◆ PROBLEM TO WORK ON ◆
Without omitting anything, copy the data exactly.

-- Opening Marker --

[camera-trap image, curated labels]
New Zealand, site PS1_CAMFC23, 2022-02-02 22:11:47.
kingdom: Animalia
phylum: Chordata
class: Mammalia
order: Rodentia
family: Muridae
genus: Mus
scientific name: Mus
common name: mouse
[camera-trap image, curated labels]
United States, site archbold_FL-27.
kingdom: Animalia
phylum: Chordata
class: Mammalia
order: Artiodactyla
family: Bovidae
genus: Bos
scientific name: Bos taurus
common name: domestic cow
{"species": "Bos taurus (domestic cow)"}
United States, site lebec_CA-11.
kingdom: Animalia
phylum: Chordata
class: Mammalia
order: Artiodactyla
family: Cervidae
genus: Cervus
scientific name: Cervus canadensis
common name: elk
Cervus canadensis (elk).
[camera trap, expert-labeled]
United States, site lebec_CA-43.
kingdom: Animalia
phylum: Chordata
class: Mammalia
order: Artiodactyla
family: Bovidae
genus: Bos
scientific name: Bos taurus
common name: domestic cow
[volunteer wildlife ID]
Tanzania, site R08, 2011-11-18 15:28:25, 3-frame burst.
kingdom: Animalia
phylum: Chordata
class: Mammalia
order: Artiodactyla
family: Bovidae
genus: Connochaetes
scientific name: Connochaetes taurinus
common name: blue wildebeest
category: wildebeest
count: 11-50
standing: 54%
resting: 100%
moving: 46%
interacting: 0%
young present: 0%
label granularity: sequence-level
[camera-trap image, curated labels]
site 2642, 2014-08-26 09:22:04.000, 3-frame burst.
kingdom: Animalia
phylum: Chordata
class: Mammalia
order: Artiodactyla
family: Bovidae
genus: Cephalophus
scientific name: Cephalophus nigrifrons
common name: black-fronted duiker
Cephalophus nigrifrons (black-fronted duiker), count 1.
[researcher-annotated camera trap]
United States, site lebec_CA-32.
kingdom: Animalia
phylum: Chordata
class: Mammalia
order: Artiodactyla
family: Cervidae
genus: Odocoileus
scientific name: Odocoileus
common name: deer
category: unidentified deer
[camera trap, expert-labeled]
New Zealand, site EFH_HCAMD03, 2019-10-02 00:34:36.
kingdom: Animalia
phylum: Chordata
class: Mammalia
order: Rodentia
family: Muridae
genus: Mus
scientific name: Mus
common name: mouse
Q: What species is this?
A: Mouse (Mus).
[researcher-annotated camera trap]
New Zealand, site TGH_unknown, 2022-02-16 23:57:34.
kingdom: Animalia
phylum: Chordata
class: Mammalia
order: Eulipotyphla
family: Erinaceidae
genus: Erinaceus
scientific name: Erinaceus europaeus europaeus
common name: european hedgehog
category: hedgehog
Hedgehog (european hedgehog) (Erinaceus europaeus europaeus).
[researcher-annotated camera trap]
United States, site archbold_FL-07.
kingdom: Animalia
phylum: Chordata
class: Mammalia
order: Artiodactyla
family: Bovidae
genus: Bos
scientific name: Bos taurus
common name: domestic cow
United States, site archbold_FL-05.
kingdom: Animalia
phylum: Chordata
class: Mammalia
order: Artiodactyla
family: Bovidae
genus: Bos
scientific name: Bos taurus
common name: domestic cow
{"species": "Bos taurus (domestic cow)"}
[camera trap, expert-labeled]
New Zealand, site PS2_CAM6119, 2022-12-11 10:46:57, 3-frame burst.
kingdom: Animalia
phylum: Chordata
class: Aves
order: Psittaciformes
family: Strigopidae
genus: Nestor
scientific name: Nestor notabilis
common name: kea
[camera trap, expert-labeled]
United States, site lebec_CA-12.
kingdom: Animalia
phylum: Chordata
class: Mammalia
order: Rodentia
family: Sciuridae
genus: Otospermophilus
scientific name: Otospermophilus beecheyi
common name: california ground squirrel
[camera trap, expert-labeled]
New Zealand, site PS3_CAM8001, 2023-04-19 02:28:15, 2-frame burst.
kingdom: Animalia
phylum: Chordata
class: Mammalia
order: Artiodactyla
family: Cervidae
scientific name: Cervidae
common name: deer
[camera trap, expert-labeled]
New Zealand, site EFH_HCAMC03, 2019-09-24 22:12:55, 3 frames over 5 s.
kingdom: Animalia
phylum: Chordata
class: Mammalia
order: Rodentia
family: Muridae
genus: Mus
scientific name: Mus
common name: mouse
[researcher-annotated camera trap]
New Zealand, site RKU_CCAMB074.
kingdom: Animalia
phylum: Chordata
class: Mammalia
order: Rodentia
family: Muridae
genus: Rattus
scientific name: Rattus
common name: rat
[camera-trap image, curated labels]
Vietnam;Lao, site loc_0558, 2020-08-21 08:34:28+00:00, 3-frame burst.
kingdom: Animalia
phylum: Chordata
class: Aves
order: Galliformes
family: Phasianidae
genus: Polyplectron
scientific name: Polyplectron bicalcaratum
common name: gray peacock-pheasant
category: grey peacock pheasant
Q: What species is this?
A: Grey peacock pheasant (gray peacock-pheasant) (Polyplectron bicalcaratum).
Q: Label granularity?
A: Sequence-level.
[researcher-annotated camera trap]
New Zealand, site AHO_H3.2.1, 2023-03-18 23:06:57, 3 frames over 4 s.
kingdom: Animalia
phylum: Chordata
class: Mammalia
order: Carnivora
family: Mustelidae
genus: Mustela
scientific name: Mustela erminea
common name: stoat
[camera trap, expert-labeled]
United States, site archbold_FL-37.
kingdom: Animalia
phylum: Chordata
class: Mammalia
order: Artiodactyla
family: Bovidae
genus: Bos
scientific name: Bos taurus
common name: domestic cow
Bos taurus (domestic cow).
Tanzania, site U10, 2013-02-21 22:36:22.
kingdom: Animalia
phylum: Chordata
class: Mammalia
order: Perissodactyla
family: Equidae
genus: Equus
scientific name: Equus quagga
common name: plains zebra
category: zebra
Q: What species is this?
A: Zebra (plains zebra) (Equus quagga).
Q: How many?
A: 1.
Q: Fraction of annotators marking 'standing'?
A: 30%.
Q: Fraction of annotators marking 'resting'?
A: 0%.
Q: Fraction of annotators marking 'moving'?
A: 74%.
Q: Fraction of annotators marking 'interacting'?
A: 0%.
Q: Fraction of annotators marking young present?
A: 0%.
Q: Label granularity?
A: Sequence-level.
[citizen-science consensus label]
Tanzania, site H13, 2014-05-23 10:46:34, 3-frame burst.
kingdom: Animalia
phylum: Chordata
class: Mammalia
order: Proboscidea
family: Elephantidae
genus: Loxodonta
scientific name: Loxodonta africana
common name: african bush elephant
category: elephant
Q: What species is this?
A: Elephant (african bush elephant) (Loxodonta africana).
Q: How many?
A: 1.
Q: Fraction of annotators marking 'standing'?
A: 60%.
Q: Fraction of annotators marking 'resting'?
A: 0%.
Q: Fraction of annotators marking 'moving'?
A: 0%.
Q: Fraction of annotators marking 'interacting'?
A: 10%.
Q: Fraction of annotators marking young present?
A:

-- Closing Marker --

◆ RESPONSE TO THE TASK ◆
[camera-trap image, curated labels]
New Zealand, site PS1_CAMFC23, 2022-02-02 22:11:47.
kingdom: Animalia
phylum: Chordata
class: Mammalia
order: Rodentia
family: Muridae
genus: Mus
scientific name: Mus
common name: mouse
[camera-trap image, curated labels]
United States, site archbold_FL-27.
kingdom: Animalia
phylum: Chordata
class: Mammalia
order: Artiodactyla
family: Bovidae
genus: Bos
scientific name: Bos taurus
common name: domestic cow
{"species": "Bos taurus (domestic cow)"}
United States, site lebec_CA-11.
kingdom: Animalia
phylum: Chordata
class: Mammalia
order: Artiodactyla
family: Cervidae
genus: Cervus
scientific name: Cervus canadensis
common name: elk
Cervus canadensis (elk).
[camera trap, expert-labeled]
United States, site lebec_CA-43.
kingdom: Animalia
phylum: Chordata
class: Mammalia
order: Artiodactyla
family: Bovidae
genus: Bos
scientific name: Bos taurus
common name: domestic cow
[volunteer wildlife ID]
Tanzania, site R08, 2011-11-18 15:28:25, 3-frame burst.
kingdom: Animalia
phylum: Chordata
class: Mammalia
order: Artiodactyla
family: Bovidae
genus: Connochaetes
scientific name: Connochaetes taurinus
common name: blue wildebeest
category: wildebeest
count: 11-50
standing: 54%
resting: 100%
moving: 46%
interacting: 0%
young present: 0%
label granularity: sequence-level
[camera-trap image, curated labels]
site 2642, 2014-08-26 09:22:04.000, 3-frame burst.
kingdom: Animalia
phylum: Chordata
class: Mammalia
order: Artiodactyla
family: Bovidae
genus: Cephalophus
scientific name: Cephalophus nigrifrons
common name: black-fronted duiker
Cephalophus nigrifrons (black-fronted duiker), count 1.
[researcher-annotated camera trap]
United States, site lebec_CA-32.
kingdom: Animalia
phylum: Chordata
class: Mammalia
order: Artiodactyla
family: Cervidae
genus: Odocoileus
scientific name: Odocoileus
common name: deer
category: unidentified deer
[camera trap, expert-labeled]
New Zealand, site EFH_HCAMD03, 2019-10-02 00:34:36.
kingdom: Animalia
phylum: Chordata
class: Mammalia
order: Rodentia
family: Muridae
genus: Mus
scientific name: Mus
common name: mouse
Q: What species is this?
A: Mouse (Mus).
[researcher-annotated camera trap]
New Zealand, site TGH_unknown, 2022-02-16 23:57:34.
kingdom: Animalia
phylum: Chordata
class: Mammalia
order: Eulipotyphla
family: Erinaceidae
genus: Erinaceus
scientific name: Erinaceus europaeus europaeus
common name: european hedgehog
category: hedgehog
Hedgehog (european hedgehog) (Erinaceus europaeus europaeus).
[researcher-annotated camera trap]
United States, site archbold_FL-07.
kingdom: Animalia
phylum: Chordata
class: Mammalia
order: Artiodactyla
family: Bovidae
genus: Bos
scientific name: Bos taurus
common name: domestic cow
United States, site archbold_FL-05.
kingdom: Animalia
phylum: Chordata
class: Mammalia
order: Artiodactyla
family: Bovidae
genus: Bos
scientific name: Bos taurus
common name: domestic cow
{"species": "Bos taurus (domestic cow)"}
[camera trap, expert-labeled]
New Zealand, site PS2_CAM6119, 2022-12-11 10:46:57, 3-frame burst.
kingdom: Animalia
phylum: Chordata
class: Aves
order: Psittaciformes
family: Strigopidae
genus: Nestor
scientific name: Nestor notabilis
common name: kea
[camera trap, expert-labeled]
United States, site lebec_CA-12.
kingdom: Animalia
phylum: Chordata
class: Mammalia
order: Rodentia
family: Sciuridae
genus: Otospermophilus
scientific name: Otospermophilus beecheyi
common name: california ground squirrel
[camera trap, expert-labeled]
New Zealand, site PS3_CAM8001, 2023-04-19 02:28:15, 2-frame burst.
kingdom: Animalia
phylum: Chordata
class: Mammalia
order: Artiodactyla
family: Cervidae
scientific name: Cervidae
common name: deer
[camera trap, expert-labeled]
New Zealand, site EFH_HCAMC03, 2019-09-24 22:12:55, 3 frames over 5 s.
kingdom: Animalia
phylum: Chordata
class: Mammalia
order: Rodentia
family: Muridae
genus: Mus
scientific name: Mus
common name: mouse
[researcher-annotated camera trap]
New Zealand, site RKU_CCAMB074.
kingdom: Animalia
phylum: Chordata
class: Mammalia
order: Rodentia
family: Muridae
genus: Rattus
scientific name: Rattus
common name: rat
[camera-trap image, curated labels]
Vietnam;Lao, site loc_0558, 2020-08-21 08:34:28+00:00, 3-frame burst.
kingdom: Animalia
phylum: Chordata
class: Aves
order: Galliformes
family: Phasianidae
genus: Polyplectron
scientific name: Polyplectron bicalcaratum
common name: gray peacock-pheasant
category: grey peacock pheasant
Q: What species is this?
A: Grey peacock pheasant (gray peacock-pheasant) (Polyplectron bicalcaratum).
Q: Label granularity?
A: Sequence-level.
[researcher-annotated camera trap]
New Zealand, site AHO_H3.2.1, 2023-03-18 23:06:57, 3 frames over 4 s.
kingdom: Animalia
phylum: Chordata
class: Mammalia
order: Carnivora
family: Mustelidae
genus: Mustela
scientific name: Mustela erminea
common name: stoat
[camera trap, expert-labeled]
United States, site archbold_FL-37.
kingdom: Animalia
phylum: Chordata
class: Mammalia
order: Artiodactyla
family: Bovidae
genus: Bos
scientific name: Bos taurus
common name: domestic cow
Bos taurus (domestic cow).
Tanzania, site U10, 2013-02-21 22:36:22.
kingdom: Animalia
phylum: Chordata
class: Mammalia
order: Perissodactyla
family: Equidae
genus: Equus
scientific name: Equus quagga
common name: plains zebra
category: zebra
Q: What species is this?
A: Zebra (plains zebra) (Equus quagga).
Q: How many?
A: 1.
Q: Fraction of annotators marking 'standing'?
A: 30%.
Q: Fraction of annotators marking 'resting'?
A: 0%.
Q: Fraction of annotators marking 'moving'?
A: 74%.
Q: Fraction of annotators marking 'interacting'?
A: 0%.
Q: Fraction of annotators marking young present?
A: 0%.
Q: Label granularity?
A: Sequence-level.
[citizen-science consensus label]
Tanzania, site H13, 2014-05-23 10:46:34, 3-frame burst.
kingdom: Animalia
phylum: Chordata
class: Mammalia
order: Proboscidea
family: Elephantidae
genus: Loxodonta
scientific name: Loxodonta africana
common name: african bush elephant
category: elephant
Q: What species is this?
A: Elephant (african bush elephant) (Loxodonta africana).
Q: How many?
A: 1.
Q: Fraction of annotators marking 'standing'?
A: 60%.
Q: Fraction of annotators marking 'resting'?
A: 0%.
Q: Fraction of annotators marking 'moving'?
A: 0%.
Q: Fraction of annotators marking 'interacting'?
A: 10%.
Q: Fraction of annotators marking young present?
A:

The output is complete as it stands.